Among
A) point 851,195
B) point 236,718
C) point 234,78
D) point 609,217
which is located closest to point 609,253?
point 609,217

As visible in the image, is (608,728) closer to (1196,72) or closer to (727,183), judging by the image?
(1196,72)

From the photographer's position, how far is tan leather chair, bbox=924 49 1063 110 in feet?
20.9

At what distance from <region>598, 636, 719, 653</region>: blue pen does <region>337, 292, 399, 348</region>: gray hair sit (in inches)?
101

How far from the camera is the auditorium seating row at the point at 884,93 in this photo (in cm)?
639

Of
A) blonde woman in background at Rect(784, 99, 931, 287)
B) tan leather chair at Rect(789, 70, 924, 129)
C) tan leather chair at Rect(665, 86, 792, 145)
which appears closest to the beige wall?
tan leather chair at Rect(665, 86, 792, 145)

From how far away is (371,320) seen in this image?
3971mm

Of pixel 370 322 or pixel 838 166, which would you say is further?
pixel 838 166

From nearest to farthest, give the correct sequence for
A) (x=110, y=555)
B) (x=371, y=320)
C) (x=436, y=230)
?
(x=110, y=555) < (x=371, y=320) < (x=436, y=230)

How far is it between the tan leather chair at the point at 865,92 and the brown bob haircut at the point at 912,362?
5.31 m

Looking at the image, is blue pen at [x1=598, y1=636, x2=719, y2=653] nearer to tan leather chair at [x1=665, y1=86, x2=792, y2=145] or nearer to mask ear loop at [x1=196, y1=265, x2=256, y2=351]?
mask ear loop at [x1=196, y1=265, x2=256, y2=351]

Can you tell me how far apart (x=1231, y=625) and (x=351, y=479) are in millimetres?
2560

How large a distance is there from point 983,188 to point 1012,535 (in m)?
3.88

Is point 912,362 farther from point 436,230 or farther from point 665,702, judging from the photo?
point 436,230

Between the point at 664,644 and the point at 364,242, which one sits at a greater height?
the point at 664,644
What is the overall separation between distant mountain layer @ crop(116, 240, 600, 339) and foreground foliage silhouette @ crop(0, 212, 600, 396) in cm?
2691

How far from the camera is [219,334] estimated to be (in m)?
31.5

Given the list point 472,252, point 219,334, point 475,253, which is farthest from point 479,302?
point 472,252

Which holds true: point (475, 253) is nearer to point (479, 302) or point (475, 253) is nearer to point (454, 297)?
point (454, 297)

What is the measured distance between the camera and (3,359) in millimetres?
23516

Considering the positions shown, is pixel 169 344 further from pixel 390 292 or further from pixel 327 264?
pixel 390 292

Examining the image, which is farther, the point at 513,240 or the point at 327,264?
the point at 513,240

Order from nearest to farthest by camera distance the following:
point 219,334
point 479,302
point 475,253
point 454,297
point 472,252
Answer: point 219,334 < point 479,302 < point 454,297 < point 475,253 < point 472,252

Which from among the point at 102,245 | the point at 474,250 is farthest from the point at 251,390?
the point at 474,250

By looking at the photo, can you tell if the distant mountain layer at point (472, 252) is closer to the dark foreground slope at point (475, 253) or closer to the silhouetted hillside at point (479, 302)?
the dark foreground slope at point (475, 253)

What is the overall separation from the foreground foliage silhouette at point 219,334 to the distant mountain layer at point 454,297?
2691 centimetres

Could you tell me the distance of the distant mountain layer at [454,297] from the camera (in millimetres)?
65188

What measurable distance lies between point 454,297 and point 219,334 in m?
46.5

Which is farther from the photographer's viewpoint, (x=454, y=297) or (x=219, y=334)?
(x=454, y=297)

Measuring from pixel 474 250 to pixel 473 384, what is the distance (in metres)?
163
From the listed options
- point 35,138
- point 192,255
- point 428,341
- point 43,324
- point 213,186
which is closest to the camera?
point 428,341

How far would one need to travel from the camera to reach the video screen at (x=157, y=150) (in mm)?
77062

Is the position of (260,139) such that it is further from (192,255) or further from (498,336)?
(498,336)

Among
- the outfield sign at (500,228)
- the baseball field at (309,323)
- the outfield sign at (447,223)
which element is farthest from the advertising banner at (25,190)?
□ □ □ □ □
→ Objective
Take the line with "What is the overall separation from" and all lines after it through the end of the records, and write them out exactly; include nothing else.

→ Task solution
What is the overall separation from the foreground foliage silhouette at point 219,334 to the distant mountain layer at point 454,297?
2691 centimetres

Could you tell me the distance of the distant mountain layer at [454,297] from the camera (in millimetres)?
65188

What measurable distance lies between point 454,297 and point 219,334 in m?
46.5

Which is farther from the photographer's viewpoint, (x=454, y=297) or (x=219, y=334)?
(x=454, y=297)

Measuring from pixel 474 250 to pixel 473 384, what is the distance (in metres)?
163
From the listed options
- point 35,138
- point 192,255
- point 428,341
- point 43,324
- point 213,186
which is closest to the camera?
point 428,341

How far would one need to travel from the camera to reach the video screen at (x=157, y=150) (in mm)?
77062

Is the position of (260,139) such that it is further from (192,255) or further from (498,336)?
(498,336)

Among
- the outfield sign at (500,228)
- the baseball field at (309,323)
- the outfield sign at (447,223)
which element is farthest from the advertising banner at (25,190)?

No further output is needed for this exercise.